ASCO Report Documents Cancer Advances in 2007

Report highlights recent research in cancer prevention and screening, targeted therapies

WEDNESDAY, Dec. 26 (HealthDay News) -- Cancer researchers made significant strides in 2007, according to "Major Research Advances in Cancer Treatment, Prevention, and Screening," the third annual report from the American Society of Clinical Oncology (ASCO) published in the Jan. 10 issue of the Journal of Clinical Oncology.

Executive editors Julie Gralow, M.D., and Robert F. Ozols, M.D., Ph.D., and a board of leading oncologists and other cancer specialists reviewed research published in peer-reviewed scientific journals and the early results of research presented at major scientific meetings in November 2006 to October 2007, and documented 24 of the most significant advances in cancer research.

They identified advances in two categories: Prevention and screening, including research and guidelines on the appropriate use of MRI for breast cancer screening, studies identifying a link between declines in use of hormone replacement therapy and breast cancer incidence, research linking HPV infection and head and neck cancers, and a study of radiation therapy to prevent the spread of lung cancer to the brain; and targeted therapies aimed at hard-to-treat cancers such as liver cancer and kidney cancer.

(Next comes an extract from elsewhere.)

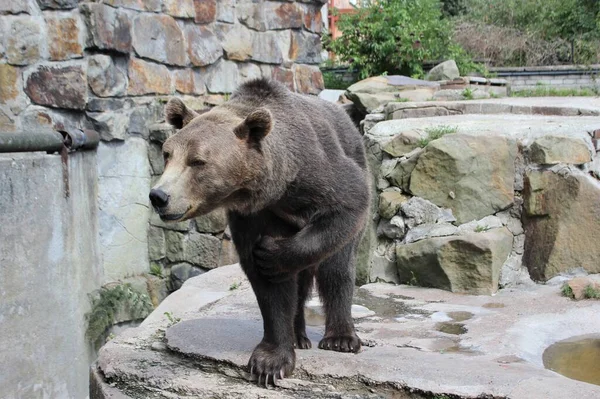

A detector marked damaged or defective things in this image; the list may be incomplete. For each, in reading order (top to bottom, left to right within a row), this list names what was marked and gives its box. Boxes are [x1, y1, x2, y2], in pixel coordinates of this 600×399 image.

cracked concrete slab [92, 264, 600, 398]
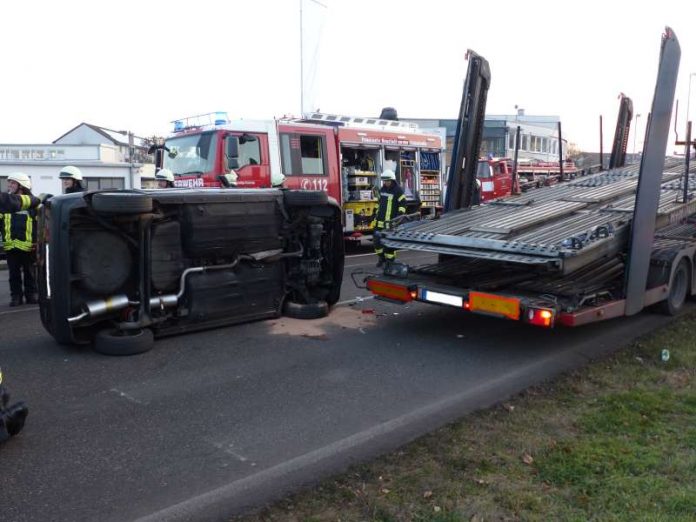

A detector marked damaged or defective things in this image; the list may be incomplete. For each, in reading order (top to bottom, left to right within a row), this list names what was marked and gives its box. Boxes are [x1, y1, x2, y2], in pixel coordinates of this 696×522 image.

overturned car [36, 187, 344, 354]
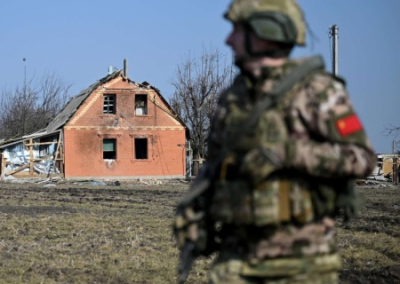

"These advances and many more over the past several years show that the nation's long-term investment in cancer research is paying off," Nancy Davidson, M.D., president of the ASCO, said in the report. "But there are disturbing signs that progress could slow. We are now in the midst of the longest sustained period of flat government funding for cancer research in history. The budgets for the National Institutes of Health and the National Cancer Institute have been unchanged for four years."